Given problem 1
Among the entries, write out again the lines from the one containing "Within this photo, of" up to and including the one containing "3.71 meters", substituting "bass drum" for "snare drum" and leaving everything else untouched.

== Document segment ==

Re: [R] significance testing for the difference in the ratio of means

2013-06-14 Thread Bert Gunter
Sigh...

(Again!) These are primarily statistical, not R, issues.  I would urge
that you seek local statistical help. You appear to be approaching
this with a good deal of semi-informed adhoc-ery. Standard methodology
should be applicable, but it would be presumptuous and ill-advised of
me to offer specifics remotely  without understanding in detail the
goals of your research, the nature of your design (e.g. protocols,
randomization?), and the behavior of your data (what do appropriate
plots tell you??)

Others may be bolder. Proceed at your own risk.

Cheers,
Bert

On Fri, Jun 14, 2013 at 2:07 PM, Rahul Mahajan mahaj...@vcu.edu wrote:
 I have a question regarding significance testing for the difference in the
 ratio of means.
 The data consists of a control and a test group, each with and without
 treatment.  I am interested in testing if the treatment has a significantly
 different effect (say, in terms of fold-activation) on the test group
 compared to the control.

 The form of the data with arbitrary n and not assuming equal variance:

 m1 = mean of (control group) n = 7
 m2 = mean of (control group w/ treatment) n=  10
 m3 = mean of (test group) n = 8
 m4 = mean of (test group w/ treatment) n = 9

 H0: m2/m1 = m4/m3
 restated,
 H0: m2/m1 - m4/m3 = 0;

 Method 1: Fieller's Intervals
 Use fieller's theorum available in R as part of the mratios package.  This
 is a promising way to compute standard error/confidence intervals for each
 of the two ratios but will not yield p-values for significance testing.
  Significance by non-overlap of confidence intervals is too stringent a
 test and will lead to frequent type II errors.

 Method 2: Bootstrap
 Abandoning an analytical solution, we try a numerical solution.  I can
 repeatedly (1000 or 10,000 times)  draw with replacement samples of size
 7,10,8,9 from m1,m2,m3,m4 respectively.  Each iteration, I can compute the
 ratio for m2/m1 and m4/m3 as well as the difference.  Standard deviations
 of the m2/m1 and the m4/m3 bootstrap distributions can give me standard
 errors for these two ratios.  Then, I can test to see where 0 falls on
 the third distribution, the distribution of the difference of the ratios.
  If 0 falls on one of the tails, beyond the 2.5th or 97.5th percentile, I
 can declare a significant difference in the two ratios.  My question here
 is if I can correctly report the percentile location of 0 as the p-value?

 Method 3: Permutation test
 I understand the best way to obtain a p-value for the significance test
 would be to resample under the null hypothesis.  However, as I am comparing
 the ratio of means, I do not have individual observations to randomize
 between the groups.  The best I can think to do is create an exhaustive
 list of all (7x10) = 70 possible observations for m2/m1 from the data.
  Then create a similar list of all (8x9) = 72 possible observations for
 m4/m3. Pool all (70+72) = 142 observations and repeatedly randomly assign
 them to two groups  of size 70 and 72 to represent the two ratios and
 compute the difference in means.  This distribution could represent the
 distribution under the null hypothesis and I could then measure where my
 observed value falls to compute the p-value.  This however, makes me
 uncomfortable as it seems to treat the data as a mean of ratios rather
 than a ratio of means.

===

Given problem 2
Translate this sentence from the forum thread into Spanish: "I would urge that you seek local statistical help."

== Supplied data ==

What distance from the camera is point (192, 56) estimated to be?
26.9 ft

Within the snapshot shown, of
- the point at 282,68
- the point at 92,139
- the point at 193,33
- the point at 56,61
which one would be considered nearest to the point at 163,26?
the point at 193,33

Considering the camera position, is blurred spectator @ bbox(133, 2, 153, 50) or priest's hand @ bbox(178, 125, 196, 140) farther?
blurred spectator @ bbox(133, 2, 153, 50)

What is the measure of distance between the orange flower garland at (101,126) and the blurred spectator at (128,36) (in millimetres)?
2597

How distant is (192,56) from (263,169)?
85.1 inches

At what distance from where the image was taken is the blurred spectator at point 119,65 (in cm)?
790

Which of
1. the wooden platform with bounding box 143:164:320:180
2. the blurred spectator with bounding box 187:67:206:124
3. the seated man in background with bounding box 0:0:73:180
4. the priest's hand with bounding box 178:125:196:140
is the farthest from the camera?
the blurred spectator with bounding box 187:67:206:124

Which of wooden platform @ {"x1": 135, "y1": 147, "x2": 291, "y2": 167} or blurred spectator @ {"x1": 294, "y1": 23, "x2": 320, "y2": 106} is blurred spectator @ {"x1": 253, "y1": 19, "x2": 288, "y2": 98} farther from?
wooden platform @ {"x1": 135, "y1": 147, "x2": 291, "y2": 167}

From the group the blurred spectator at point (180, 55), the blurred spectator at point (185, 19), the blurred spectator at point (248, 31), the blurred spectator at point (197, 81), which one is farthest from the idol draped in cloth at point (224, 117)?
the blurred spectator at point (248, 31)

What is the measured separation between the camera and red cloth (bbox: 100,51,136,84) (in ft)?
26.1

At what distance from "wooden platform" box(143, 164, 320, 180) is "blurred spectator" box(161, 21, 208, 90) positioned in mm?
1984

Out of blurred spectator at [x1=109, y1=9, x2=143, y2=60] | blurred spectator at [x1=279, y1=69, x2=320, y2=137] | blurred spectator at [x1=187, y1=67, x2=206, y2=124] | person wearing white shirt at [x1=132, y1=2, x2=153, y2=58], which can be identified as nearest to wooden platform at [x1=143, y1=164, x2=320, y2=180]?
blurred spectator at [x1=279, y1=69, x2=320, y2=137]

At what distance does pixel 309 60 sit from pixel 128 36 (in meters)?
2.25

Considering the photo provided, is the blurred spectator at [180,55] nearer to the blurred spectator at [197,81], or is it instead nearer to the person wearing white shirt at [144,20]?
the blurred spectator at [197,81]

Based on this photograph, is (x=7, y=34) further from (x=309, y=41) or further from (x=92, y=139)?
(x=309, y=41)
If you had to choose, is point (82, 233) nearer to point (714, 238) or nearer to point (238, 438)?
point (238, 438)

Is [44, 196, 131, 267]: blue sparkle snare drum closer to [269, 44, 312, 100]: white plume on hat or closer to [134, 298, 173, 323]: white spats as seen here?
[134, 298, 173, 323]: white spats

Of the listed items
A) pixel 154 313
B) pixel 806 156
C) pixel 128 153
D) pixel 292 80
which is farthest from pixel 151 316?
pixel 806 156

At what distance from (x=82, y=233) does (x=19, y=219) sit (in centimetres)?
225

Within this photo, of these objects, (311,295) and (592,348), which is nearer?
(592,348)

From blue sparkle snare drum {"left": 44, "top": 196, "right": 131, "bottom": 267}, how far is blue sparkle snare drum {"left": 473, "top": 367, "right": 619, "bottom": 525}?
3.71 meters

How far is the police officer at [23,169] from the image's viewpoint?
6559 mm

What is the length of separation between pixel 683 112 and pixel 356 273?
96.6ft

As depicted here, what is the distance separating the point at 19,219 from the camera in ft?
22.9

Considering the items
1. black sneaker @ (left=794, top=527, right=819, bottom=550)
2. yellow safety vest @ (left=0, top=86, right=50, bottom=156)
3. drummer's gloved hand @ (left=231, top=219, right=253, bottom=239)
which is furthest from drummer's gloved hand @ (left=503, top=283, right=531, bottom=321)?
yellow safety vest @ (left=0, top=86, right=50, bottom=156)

===

Final answer 1
Within this photo, of these objects, (311,295) and (592,348), which is nearer?
(592,348)

From blue sparkle bass drum {"left": 44, "top": 196, "right": 131, "bottom": 267}, how far is blue sparkle bass drum {"left": 473, "top": 367, "right": 619, "bottom": 525}?
3.71 meters

Final answer 2
Le recomendaría que buscara ayuda estadística local.